Anche Gerhild riesce a sfuggire per un po' alle chiacchiere per lo più anonime e poco impegnative, chiude la sua scheda Facebook e dà gli ultimi ritocchi a un reportage sociale, prima sui lavoratori migranti di Amazon a Vienna e poi sull'islamismo qui, offrendo i testi a ogni sorta di testata giornalistica i cui prodotti prevedono persino l'abbattimento di alberi. Alcune cose, tuttavia, si vorrebbero ancora che fossero pubblicate: cosa sarebbero i media cartacei senza la pagina dei necrologi?
Tra i cosiddetti social media, le muse tacciono: gli avversari di Gerhild sono simulati in due sensi. Le loro affermazioni e repliche sono preconfezionate, che – anche se effettivamente intasano le caselle di posta elettronica e i mercati d'opinione di Internet – a volte vengono evocate con estrema superficialità da Schuberth.

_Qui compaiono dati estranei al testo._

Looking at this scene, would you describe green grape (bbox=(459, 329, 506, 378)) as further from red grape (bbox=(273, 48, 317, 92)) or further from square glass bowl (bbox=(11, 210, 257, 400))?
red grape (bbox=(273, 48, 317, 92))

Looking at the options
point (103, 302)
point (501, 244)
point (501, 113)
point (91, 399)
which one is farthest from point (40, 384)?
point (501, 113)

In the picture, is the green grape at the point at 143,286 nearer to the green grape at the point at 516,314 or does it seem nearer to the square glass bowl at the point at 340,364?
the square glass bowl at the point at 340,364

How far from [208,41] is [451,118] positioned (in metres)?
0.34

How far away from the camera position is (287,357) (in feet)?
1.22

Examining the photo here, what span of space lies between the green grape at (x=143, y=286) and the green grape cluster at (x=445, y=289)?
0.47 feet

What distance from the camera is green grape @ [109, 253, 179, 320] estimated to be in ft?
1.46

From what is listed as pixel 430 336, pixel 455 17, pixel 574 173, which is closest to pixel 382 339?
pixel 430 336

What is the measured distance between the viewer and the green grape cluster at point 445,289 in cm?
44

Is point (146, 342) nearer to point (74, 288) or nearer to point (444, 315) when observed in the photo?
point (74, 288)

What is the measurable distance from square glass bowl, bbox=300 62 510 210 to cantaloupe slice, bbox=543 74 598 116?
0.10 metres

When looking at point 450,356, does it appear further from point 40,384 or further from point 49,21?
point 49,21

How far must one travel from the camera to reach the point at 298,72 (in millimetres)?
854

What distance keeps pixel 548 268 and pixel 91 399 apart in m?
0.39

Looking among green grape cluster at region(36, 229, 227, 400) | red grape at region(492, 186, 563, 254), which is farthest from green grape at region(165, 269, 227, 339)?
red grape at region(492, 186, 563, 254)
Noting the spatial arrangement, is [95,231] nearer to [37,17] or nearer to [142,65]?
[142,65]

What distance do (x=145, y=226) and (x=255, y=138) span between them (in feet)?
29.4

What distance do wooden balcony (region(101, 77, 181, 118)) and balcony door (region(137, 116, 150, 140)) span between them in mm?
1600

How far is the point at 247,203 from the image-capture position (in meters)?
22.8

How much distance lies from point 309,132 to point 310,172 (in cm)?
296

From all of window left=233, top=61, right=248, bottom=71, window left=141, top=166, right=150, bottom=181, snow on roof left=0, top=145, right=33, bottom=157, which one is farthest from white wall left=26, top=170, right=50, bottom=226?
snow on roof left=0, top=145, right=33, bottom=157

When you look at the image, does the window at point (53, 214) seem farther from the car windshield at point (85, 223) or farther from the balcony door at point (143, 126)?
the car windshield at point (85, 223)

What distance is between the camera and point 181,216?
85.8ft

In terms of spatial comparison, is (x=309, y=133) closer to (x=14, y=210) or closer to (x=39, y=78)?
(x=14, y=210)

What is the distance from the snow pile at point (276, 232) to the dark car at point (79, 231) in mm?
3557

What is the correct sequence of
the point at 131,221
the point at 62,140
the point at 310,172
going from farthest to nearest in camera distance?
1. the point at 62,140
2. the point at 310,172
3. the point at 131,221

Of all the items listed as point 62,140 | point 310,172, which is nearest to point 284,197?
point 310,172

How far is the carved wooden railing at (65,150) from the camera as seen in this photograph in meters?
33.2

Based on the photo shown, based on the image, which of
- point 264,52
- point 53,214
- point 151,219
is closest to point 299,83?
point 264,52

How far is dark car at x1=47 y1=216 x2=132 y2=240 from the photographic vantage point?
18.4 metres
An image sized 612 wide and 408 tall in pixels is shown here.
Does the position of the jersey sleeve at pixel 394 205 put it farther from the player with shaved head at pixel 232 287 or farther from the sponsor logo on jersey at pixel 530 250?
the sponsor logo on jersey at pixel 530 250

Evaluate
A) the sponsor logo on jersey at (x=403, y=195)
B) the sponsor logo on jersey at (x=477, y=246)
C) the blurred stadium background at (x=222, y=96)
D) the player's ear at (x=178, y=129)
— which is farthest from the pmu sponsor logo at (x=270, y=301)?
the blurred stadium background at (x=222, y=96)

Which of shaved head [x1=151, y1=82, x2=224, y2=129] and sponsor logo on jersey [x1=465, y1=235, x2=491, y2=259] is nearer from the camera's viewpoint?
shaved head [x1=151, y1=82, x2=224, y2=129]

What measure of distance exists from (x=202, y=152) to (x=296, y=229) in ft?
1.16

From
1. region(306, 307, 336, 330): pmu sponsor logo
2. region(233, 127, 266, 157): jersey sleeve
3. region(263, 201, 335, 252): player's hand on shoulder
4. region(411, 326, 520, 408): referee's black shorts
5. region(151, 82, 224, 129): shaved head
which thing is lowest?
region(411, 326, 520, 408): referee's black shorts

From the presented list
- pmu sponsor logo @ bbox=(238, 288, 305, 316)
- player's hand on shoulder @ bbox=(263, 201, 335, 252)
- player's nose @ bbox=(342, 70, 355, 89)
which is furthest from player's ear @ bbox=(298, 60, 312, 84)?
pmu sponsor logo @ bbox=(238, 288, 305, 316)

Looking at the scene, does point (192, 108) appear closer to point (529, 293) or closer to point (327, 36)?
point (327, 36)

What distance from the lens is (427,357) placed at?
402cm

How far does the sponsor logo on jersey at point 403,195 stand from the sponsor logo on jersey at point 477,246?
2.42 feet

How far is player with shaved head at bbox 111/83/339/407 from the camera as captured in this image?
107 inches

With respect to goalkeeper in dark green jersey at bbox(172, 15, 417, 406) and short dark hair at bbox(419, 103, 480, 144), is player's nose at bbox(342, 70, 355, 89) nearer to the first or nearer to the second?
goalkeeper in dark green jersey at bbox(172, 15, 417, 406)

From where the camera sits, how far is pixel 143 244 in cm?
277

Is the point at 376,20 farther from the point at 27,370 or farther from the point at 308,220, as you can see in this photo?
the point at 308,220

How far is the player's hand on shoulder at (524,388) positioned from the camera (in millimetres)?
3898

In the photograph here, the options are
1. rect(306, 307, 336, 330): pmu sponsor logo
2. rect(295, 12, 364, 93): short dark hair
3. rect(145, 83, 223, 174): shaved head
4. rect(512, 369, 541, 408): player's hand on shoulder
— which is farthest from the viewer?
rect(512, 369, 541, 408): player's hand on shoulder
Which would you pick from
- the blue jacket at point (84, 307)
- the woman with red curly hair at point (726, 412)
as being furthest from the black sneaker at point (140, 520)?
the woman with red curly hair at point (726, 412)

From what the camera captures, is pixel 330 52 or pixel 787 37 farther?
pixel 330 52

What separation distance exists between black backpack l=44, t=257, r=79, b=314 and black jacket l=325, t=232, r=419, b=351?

Ad esempio, un lotterleninista di nome Bodgan Ulyanov si scaglia contro i tram ("Odio i tram perché li associo ai manager e agli yuppie"), e una redazione che si considera responsabile di un "mezzo di discorso di sinistra metal" rifiuta la sua offerta di testo con il commento: "Persino un tipo liberale come il presidente Van der Bellen, erroneamente percepito come di sinistra, ha riconosciuto il pericolo dell'islamofobia e ha invitato le donne austriache a mostrare solidarietà alle donne musulmane indossando il velo".
Grande come la realtà: "Il fattorino" non è certo una "vile satira sociale", come pubblicizza l'editore, ma un'indagine rivelatrice sui misfatti che si stanno verificando. Attraverso la superficie del romanzo traspare il saggio frammentario in cui la stessa Gerhild confuta l'idea che tutto qui sia così misero come in realtà è: "I social media possono essere il rifugio degli sciocchi, ma sfortunatamente non ci sono più rifugi di saggezza al di fuori di essi". I dialoghi condotti con fantocci superficiali e culturalisti, ideologicamente critici, corrispondono troppo da vicino alla situazione della sinistra nei paesi di lingua tedesca, la trama drammaticamente metastatizzante troppo da vicino allo status quo della letteratura tedesca contemporanea.
Il grande merito di Richard Schuberth non risiede solo nel suo abile uso del linguaggio e nel suo amorevole trattamento anche dei temi più marginali (come l'erotismo in età avanzata), ma soprattutto nella sua capacità di catturare queste condizioni estremamente brutte: un uomo di sinistra con una pulsione di morte autoinflitta partecipa alla democrazia troll applicata, solo per poi pensare di saperne di più e persino etichettare il sermone simulato come un indicatore del fatto che le cose, dopotutto, non vanno poi così male. Nella merda in cui ti trovi, puoi ancora lamentarti pubblicamente; questo smorza il risentimento per non poter cambiare nulla.
Una prospettiva desolante che nessuno vorrebbe vedere più rosea. I critici, nella loro comoda posizione di pensiero, diranno che è una bufala se si mettono nella posizione di cambiare qualcosa. Ma riserve di saggezza sono reperibili anche al di fuori dei parchi giochi per idioti di Internet. Eravamo un partito, un vero partito.
Richard Schuberth: Il fattorino. Drava-Verlag, 340 pp., copertina rigida, €24.